En cierta ocasión, un niño abordó a su abuelo con una duda sobre la existencia del agua en el planeta.
El niño era como son los niños de siempre, como los niños de verdad. Era dulce, muy curioso, tímido y bastante impresionable, pero ante todo, increíblemente visceral. La pregunta la hizo por mera curiosidad, mientras ambos estaban sentados en un banco de la playa mirando el color del atardecer en una línea que se formaba entre el mar y el cielo, que según le habían contado, recibía el nombre de horizonte.
Lo preguntó repentinamente, con su pequeña cara inocente llena de curiosidad:
-Abuelo, ¿De dónde sale el agua?
Su ceño estaba ligeramente fruncido y sus ojos chispeaban denotando su intriga, además, el largo silencio que precedía a la pregunta era síntoma de que había llegado a formularla después de una larga exposición interior de sus conocimientos adquiridos y tras haber reflexionado un buen rato en silencio.
En un principio, su abuelo no supo que contestar. Le encantaba ser él quien le desvelaba conocimientos al niño, pero también le inquietaba como los pudiera asimilar éste. Finalmente, decidió ser franco en su respuesta:
-Verás, Tomás… El agua no sale de ningún sitio, siempre ha estado aquí.
Había querido que su respuesta fuera fácil de comprender, pero el rostro de Tomás no reflejaba si no todo lo contrario a una rápida comprensión.
-Te explico, el agua no se crea de ninguna manera, al igual que tampoco se puede destruir. Está en las nubes, en los ríos, en los océanos, siempre cambiando de lugar-Dirigió su mirada del niño al horizonte y concluyó: -Por eso es tan importante cuidar de ella, ya que si la malgastamos o ensuciamos, no podrá volver a ser utilizada.-
Esta vez se había extendido demasiado, pero no creía haber llevado la conversación a ningún terreno escabroso, por eso, cuando dirigió de nuevo su mirada al niño, se llevo una decepcionante sorpresa: Estaba llorando.

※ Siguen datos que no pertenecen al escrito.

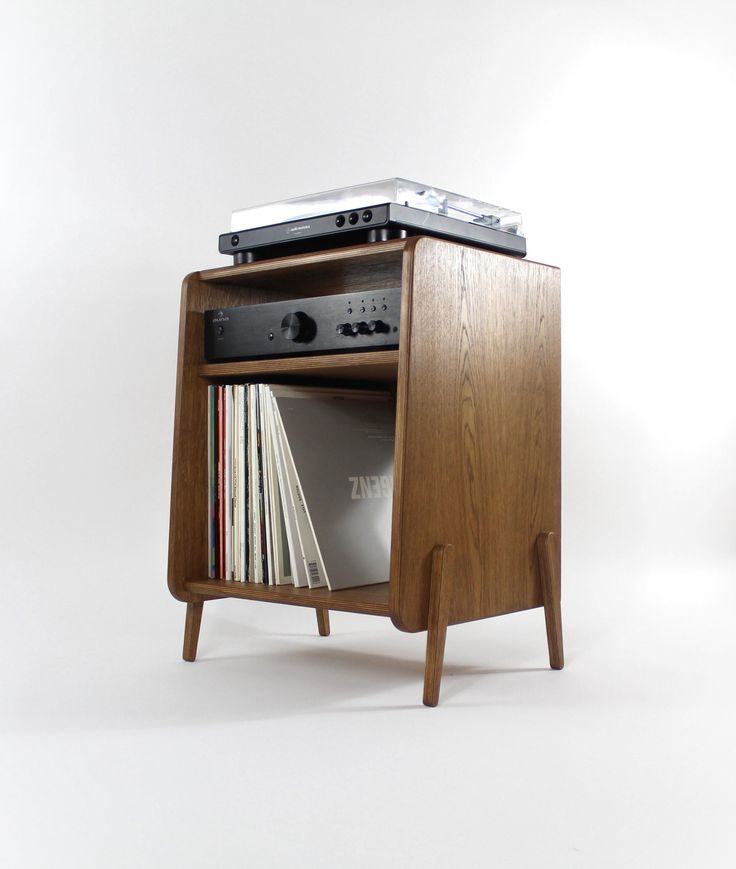 an old record player is sitting on top of a wooden stand with records in it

El anciano no dijo nada, lo dejó por unos instantes reflexionando mientras él se preguntaba el por qué de aquel llanto.
En aquellos momentos, la mente del pequeño Tomás viajaba por muchos lugares que había visitado con anterioridad. Vio las bolsas de plástico que había muchas mañanas a la orilla del mar, recordó el agua manchada de algo oscuro que había visto tiempo atrás en la televisión, vislumbró también el agua que había tocado con sus frágiles manos mientras viajaba en barco por los canales de una gran ciudad, y que se las había dejado llenas de suciedad.
En esos momentos era un torrente de lágrimas, pero poco a poco se le fue pasando el disgusto mientras mantenía la mirada fija en el mar.

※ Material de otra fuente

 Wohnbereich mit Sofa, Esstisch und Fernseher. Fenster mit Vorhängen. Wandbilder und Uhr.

Llegó el momento de irse. Su abuelo no le había dicho nada en un buen rato, y el no quería dejar de mirar el mar que en aquellos momentos estaba tan limpio, porque sabía que en cuanto se diera la vuelta, le atormentarían las visiones de todo aquel desperdicio que había desfilado ante sus candorosos ojos unos instantes antes.

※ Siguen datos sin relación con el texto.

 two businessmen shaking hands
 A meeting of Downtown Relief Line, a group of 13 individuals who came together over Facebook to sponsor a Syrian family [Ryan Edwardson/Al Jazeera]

Armado de valor y en busca de una revelación que en esos momentos le resultaría crucial, se dirigió de nuevo a su abuelo y le preguntó:
-Entonces, ¿nunca se recuperará la tierra de todo el agua que se ha ensuciado o desperdiciado, de todo mal que le podamos haber hecho al mar y a los ríos?-
Su abuelo, decidido a ser claro y sincero con su nieto, respondió en tono solemne:
-El agua es a nuestros ríos y mares como la sangre a nuestras venas. Hasta cierto punto, todo se puede arreglar o depurar, pero debemos tener presente que en el momento en el que la contaminamos y ensuciamos, nos estamos perjudicando a nosotros mismos. Si el mundo pierde el agua, se quedará como un cuerpo, que aunque tiene un corazón que podría impulsar la sangre, carece de ella, y yace tendido en una tumba mientras todos se preguntan que ha podido sucederle-
Realizó una breve pausa, y poco después, inquirió con cierta agudeza:
-¿Lo has entendido?
-Sí-respondió tomas con un firme movimiento de asentimiento al tiempo que se levantaba del banco.
Mientras volvían a casa, en medio del silencio, el anciano no estaba seguro de haber acertado en su manera de tratar las preguntas, pero se excusó a si mismo alegando que la verdad debía estar por encima de todas las cosas.
Ciertamente, no tenía de que preocuparse, el niño lo había entendido perfectamente, y si algo era seguro, era que jamás olvidaría lo aprendido aquella tarde.